One-by-one, sixteen local leaders from multiple neighboring rural communities, courageously, yet with some hesitancy, walked through the door of the community room. They did not know what to expect from this gathering. They didn’t even all know each other. The group, representing city councils, county commission, and economic development corporation, had been personally invited by the county-wide economic development director to hear from a special guest on the topic of how they could work better together to make their region stronger.
As each leader entered the room the smell of pizza greeted them, making them feel welcome. After some small talk while they ate their pizza, the local leaders were asked to sit down at the tables that had purposely been positioned into a large rectangle, so they could see each other. The meeting began with introductions and each of them shared why they chose to be a leader. The group was off to a great start, and after two swift hours of conversations in small groups and the large group, one of the local leaders said, “It seems to me that in a world of more communication tools than ever, we are so much worse at communicating with each other in our community. How can we improve this?”
This group of leaders is not the first to ask that question. But, what is holding them back from healthy, productive communication that has the potential to move them forward and make them stronger together? A few of the barriers that make communication hard, include: 1) Differing expectations, assumptions and perceptions; 2) Tendency to pick and choose what information is retained when a message is received; 3) Distractions; 4) Not asking for clarity; and 5) Failing to listen with curiosity.
Taking that first leap toward great communication in a community takes trust, determination, engagement, and accountability from everyone. Here are some ways to get started:
- Start small. With a core group of local leaders, agree to make communication a priority. Start by naming the old habits. Commit to listening to others, asking questions, building relationships, and then meeting regularly to report what has been learned.

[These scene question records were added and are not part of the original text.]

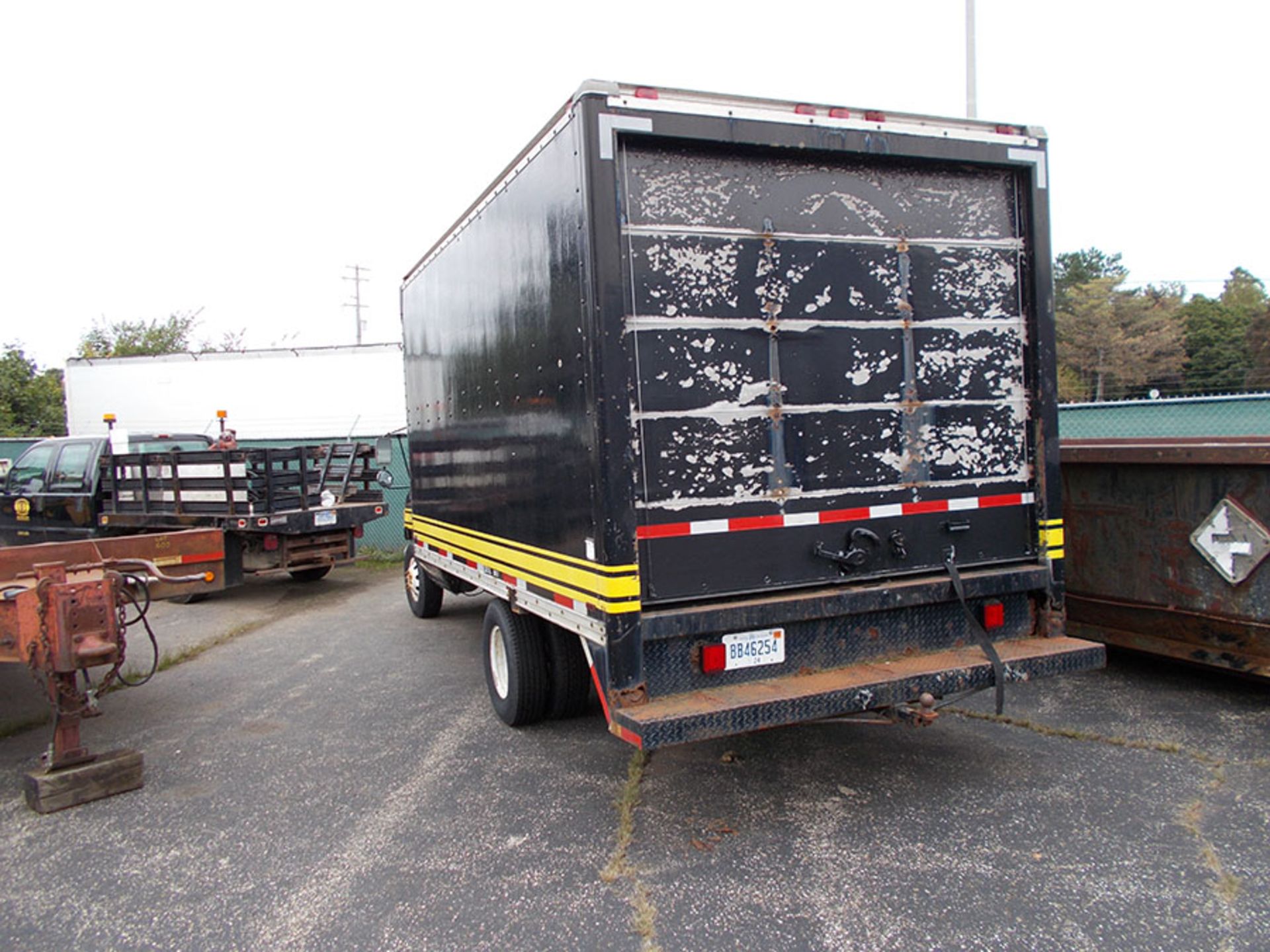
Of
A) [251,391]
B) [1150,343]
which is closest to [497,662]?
[251,391]

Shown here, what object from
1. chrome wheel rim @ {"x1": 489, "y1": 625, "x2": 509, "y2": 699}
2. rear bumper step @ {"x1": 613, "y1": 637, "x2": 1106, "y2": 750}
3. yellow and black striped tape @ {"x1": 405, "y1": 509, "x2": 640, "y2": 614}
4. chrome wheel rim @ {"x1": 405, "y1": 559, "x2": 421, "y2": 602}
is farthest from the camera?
chrome wheel rim @ {"x1": 405, "y1": 559, "x2": 421, "y2": 602}

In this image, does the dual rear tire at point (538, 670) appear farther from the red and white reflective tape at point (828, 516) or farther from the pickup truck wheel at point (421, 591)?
the pickup truck wheel at point (421, 591)

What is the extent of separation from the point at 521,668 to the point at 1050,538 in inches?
120

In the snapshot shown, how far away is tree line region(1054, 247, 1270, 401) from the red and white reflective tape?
47.6 metres

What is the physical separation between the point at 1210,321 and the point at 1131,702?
56633 millimetres

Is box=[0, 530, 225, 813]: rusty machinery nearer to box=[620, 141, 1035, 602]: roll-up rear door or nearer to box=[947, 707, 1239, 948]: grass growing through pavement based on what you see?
box=[620, 141, 1035, 602]: roll-up rear door

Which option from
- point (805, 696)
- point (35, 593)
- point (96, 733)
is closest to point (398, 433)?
point (96, 733)

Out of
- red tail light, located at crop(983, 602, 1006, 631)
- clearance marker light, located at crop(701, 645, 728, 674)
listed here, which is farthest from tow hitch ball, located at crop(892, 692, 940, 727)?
clearance marker light, located at crop(701, 645, 728, 674)

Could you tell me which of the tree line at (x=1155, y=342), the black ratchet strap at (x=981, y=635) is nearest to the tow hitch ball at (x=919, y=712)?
the black ratchet strap at (x=981, y=635)

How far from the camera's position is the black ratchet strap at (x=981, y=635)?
4164 mm

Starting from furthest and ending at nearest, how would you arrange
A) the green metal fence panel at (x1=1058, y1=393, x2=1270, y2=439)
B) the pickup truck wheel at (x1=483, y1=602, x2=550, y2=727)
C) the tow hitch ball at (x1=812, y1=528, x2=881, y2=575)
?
the green metal fence panel at (x1=1058, y1=393, x2=1270, y2=439) < the pickup truck wheel at (x1=483, y1=602, x2=550, y2=727) < the tow hitch ball at (x1=812, y1=528, x2=881, y2=575)

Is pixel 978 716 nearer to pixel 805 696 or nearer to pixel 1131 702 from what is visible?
pixel 1131 702

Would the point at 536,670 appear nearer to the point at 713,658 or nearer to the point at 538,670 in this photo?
the point at 538,670

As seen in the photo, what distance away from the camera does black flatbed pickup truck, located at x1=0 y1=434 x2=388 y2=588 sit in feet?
34.7
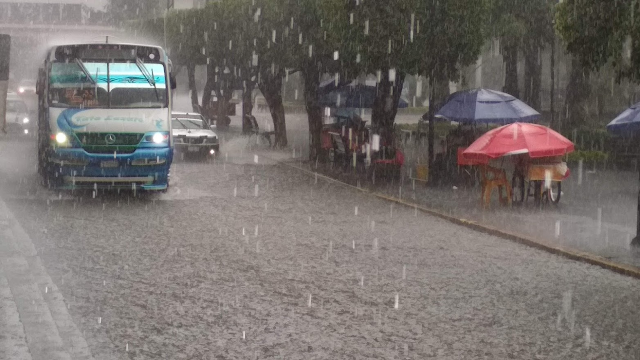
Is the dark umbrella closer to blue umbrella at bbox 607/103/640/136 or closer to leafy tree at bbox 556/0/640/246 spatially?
blue umbrella at bbox 607/103/640/136

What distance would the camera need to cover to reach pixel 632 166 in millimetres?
24906

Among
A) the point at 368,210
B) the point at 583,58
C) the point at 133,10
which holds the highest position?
the point at 133,10

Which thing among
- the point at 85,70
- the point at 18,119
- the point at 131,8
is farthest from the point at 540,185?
the point at 131,8

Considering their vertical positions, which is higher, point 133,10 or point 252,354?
point 133,10

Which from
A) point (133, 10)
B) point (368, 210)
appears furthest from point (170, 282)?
point (133, 10)

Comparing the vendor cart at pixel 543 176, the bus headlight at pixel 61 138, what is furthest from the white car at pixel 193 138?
the vendor cart at pixel 543 176

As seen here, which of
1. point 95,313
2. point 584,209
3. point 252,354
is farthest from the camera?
point 584,209

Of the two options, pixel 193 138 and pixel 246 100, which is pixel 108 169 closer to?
pixel 193 138

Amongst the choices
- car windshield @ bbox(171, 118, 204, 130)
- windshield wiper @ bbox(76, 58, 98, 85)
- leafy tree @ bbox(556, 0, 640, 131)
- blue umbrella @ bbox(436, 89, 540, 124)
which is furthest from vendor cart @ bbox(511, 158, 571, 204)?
car windshield @ bbox(171, 118, 204, 130)

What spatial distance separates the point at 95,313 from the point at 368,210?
912 cm

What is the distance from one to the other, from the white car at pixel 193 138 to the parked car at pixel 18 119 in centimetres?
1160

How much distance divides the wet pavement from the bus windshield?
1.82m

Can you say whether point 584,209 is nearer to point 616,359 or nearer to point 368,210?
point 368,210

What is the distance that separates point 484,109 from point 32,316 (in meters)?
14.4
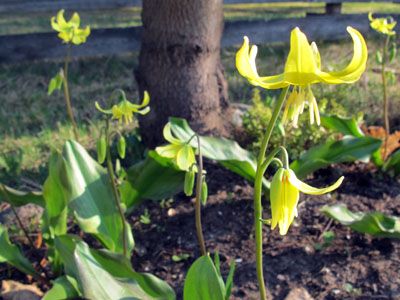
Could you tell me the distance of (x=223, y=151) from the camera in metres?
2.46

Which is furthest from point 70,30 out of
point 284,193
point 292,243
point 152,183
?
point 284,193

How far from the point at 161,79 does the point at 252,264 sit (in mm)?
1143

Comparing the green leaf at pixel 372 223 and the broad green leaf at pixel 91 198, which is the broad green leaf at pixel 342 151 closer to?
the green leaf at pixel 372 223

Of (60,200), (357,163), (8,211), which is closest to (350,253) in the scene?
(357,163)

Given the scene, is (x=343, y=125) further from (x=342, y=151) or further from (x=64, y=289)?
(x=64, y=289)

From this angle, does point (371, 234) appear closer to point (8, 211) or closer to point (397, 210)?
point (397, 210)

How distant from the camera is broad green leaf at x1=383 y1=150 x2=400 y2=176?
2.72 metres

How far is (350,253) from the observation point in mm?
2266

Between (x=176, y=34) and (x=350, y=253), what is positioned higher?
(x=176, y=34)

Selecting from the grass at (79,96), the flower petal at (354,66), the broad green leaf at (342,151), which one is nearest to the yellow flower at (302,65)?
the flower petal at (354,66)

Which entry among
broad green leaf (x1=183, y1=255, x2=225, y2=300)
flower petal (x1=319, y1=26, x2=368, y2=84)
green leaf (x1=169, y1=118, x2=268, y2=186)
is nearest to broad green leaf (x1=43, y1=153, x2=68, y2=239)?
green leaf (x1=169, y1=118, x2=268, y2=186)

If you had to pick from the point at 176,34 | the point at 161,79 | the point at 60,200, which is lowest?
the point at 60,200

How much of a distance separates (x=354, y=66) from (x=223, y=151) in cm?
143

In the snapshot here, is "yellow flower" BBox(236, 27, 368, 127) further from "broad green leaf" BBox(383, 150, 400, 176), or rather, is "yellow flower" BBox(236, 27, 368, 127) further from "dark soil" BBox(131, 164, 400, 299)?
"broad green leaf" BBox(383, 150, 400, 176)
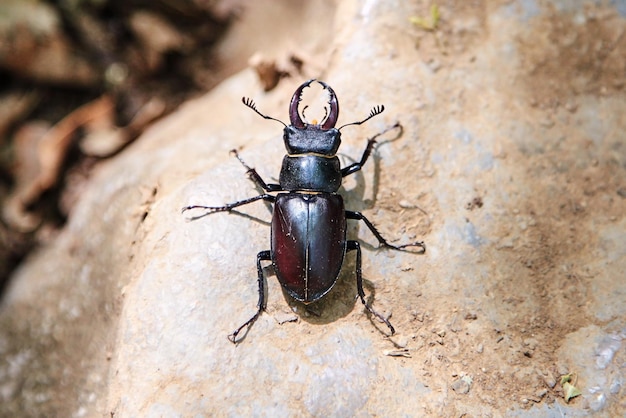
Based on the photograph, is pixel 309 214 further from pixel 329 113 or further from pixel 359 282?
pixel 329 113

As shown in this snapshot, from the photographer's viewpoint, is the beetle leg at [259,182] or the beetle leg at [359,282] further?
the beetle leg at [259,182]

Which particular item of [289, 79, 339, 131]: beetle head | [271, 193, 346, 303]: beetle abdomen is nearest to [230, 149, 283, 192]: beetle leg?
[271, 193, 346, 303]: beetle abdomen

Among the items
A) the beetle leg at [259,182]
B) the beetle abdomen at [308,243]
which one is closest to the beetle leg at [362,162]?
the beetle abdomen at [308,243]

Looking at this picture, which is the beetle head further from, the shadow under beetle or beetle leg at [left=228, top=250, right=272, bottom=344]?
beetle leg at [left=228, top=250, right=272, bottom=344]

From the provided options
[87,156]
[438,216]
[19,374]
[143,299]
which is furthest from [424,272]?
[87,156]

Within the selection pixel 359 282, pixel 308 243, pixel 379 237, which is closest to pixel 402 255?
pixel 379 237

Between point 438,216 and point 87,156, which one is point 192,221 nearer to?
point 438,216

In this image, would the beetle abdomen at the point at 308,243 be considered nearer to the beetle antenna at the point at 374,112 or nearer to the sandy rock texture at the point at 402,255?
the sandy rock texture at the point at 402,255
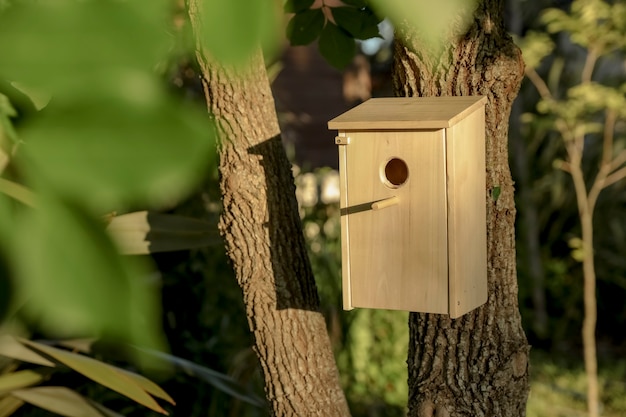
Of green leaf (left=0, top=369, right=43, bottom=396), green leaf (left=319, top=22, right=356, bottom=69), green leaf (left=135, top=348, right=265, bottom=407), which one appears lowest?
green leaf (left=135, top=348, right=265, bottom=407)

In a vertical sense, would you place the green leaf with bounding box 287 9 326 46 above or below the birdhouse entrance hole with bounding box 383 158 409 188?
above

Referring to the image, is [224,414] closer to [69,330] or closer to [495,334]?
[495,334]

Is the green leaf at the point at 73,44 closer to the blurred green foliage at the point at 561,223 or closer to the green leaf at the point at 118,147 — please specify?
the green leaf at the point at 118,147

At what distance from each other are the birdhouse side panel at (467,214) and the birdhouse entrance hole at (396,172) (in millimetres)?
146

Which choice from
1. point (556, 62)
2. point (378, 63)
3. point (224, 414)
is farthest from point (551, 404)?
point (378, 63)

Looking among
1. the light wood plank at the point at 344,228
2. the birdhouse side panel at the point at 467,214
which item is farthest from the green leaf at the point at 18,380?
the birdhouse side panel at the point at 467,214

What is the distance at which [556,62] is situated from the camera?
21.9 feet

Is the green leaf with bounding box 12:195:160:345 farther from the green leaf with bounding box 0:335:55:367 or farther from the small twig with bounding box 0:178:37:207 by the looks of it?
the green leaf with bounding box 0:335:55:367

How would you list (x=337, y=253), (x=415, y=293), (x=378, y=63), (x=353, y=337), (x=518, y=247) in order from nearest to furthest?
(x=415, y=293) < (x=353, y=337) < (x=337, y=253) < (x=518, y=247) < (x=378, y=63)

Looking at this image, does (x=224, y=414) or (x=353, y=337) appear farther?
(x=353, y=337)

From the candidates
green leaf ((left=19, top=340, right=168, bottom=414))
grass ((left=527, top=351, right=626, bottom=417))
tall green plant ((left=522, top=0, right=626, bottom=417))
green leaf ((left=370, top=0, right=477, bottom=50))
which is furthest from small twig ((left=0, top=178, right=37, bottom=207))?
grass ((left=527, top=351, right=626, bottom=417))

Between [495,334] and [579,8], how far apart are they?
3466mm

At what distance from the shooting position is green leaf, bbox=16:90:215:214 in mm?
355

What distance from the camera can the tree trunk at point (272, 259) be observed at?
2.25m
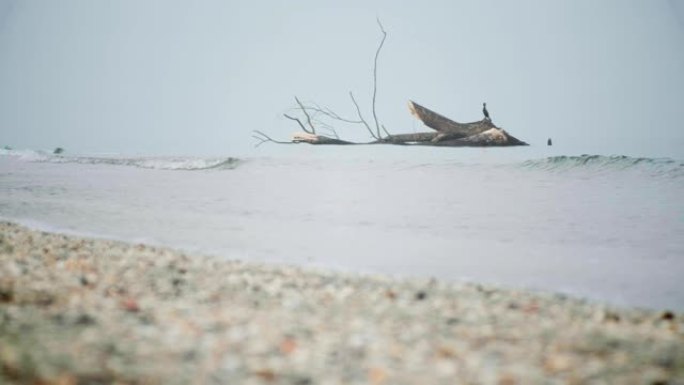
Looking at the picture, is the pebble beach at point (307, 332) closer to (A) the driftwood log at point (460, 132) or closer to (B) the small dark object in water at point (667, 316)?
(B) the small dark object in water at point (667, 316)

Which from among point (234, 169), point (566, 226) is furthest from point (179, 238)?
point (234, 169)

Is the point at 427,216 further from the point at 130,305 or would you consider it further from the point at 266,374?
the point at 266,374

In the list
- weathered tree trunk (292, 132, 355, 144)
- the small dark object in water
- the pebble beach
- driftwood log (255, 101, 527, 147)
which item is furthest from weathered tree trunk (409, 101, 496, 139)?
the small dark object in water

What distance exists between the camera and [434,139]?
31531 mm

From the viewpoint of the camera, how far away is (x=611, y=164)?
26.1 metres

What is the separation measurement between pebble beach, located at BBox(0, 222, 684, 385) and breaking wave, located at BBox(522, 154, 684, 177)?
22.4 meters

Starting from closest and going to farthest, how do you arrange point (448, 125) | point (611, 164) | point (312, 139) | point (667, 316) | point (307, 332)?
1. point (307, 332)
2. point (667, 316)
3. point (611, 164)
4. point (448, 125)
5. point (312, 139)

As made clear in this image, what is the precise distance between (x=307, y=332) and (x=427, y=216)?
11.0m

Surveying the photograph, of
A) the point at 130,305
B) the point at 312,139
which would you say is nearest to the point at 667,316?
the point at 130,305

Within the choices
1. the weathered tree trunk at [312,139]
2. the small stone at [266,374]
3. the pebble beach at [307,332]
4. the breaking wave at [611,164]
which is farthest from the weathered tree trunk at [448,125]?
the small stone at [266,374]

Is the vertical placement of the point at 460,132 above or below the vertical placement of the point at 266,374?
above

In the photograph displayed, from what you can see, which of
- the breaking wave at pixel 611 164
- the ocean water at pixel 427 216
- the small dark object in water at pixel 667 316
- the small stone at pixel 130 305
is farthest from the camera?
the breaking wave at pixel 611 164

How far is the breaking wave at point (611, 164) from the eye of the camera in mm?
24266

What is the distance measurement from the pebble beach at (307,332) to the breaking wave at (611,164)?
73.6 feet
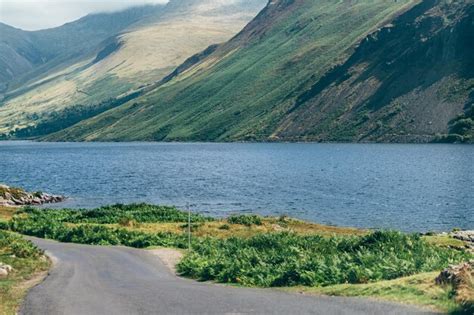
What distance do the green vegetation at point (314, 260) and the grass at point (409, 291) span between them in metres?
2.17

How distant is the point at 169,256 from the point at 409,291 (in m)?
25.2

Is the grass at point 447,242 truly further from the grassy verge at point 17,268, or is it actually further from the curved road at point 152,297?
the grassy verge at point 17,268

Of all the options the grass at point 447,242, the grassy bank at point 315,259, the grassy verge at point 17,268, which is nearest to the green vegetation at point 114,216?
the grassy bank at point 315,259

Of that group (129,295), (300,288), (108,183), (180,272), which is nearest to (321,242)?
(180,272)

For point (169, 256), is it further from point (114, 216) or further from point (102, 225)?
point (114, 216)

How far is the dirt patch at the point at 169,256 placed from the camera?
1686 inches

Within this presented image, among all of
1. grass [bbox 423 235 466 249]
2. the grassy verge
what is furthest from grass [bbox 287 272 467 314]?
grass [bbox 423 235 466 249]

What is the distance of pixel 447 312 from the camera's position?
2205cm

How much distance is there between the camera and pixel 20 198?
120875 mm

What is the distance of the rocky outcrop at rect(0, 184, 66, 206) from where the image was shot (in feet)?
383

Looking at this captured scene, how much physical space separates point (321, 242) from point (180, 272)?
12073 mm

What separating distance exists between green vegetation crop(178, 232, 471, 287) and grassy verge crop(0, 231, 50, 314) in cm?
999

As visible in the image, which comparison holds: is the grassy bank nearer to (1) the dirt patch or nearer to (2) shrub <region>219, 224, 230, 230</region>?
(1) the dirt patch

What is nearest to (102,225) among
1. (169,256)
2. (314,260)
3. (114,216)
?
(114,216)
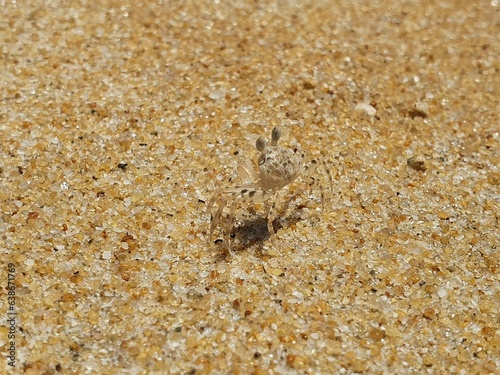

- Build the capacity and confidence of local leaders by hosting generational leadership workshops for youth and adults together. There are many leadership books that can be a catalyst for these gatherings. At your first meeting consider asking: What does it mean to be a leader? How can you learn to lead? What do I need to do differently to become a better leader?
- Through a survey or focus group, monitor how people best receive communication in today’s environment. Then be willing to make some adjustments and try communication tools that support inclusive communication.
- Encourage participation from residents by asking them to share innovative ideas for the community in a dropbox that is placed at the gas station or bank. Then host community events where residents can pull an idea out of the box and have small group conversations to brainstorm what might be possible.
- Create one collaborative Media Strategy for the entire community. This might include a web-based community calendar with the churches, school, city, and community events or a common community brand and logo for the Chamber of Commerce, Economic Development, City, School.
At the end of the 2-hour gathering, the group of sixteen leaders from multiple communities agreed to begin meeting quarterly for communication check-ins and expand the group to include more elected officials and school leadership. Communication doesn’t have to be so hard in a small town, you just have to start by sitting around the table to listen, ask questions, learn and talk to each other. When this new habit is put into place, the discovery of how to work better together to make their region strong will happen.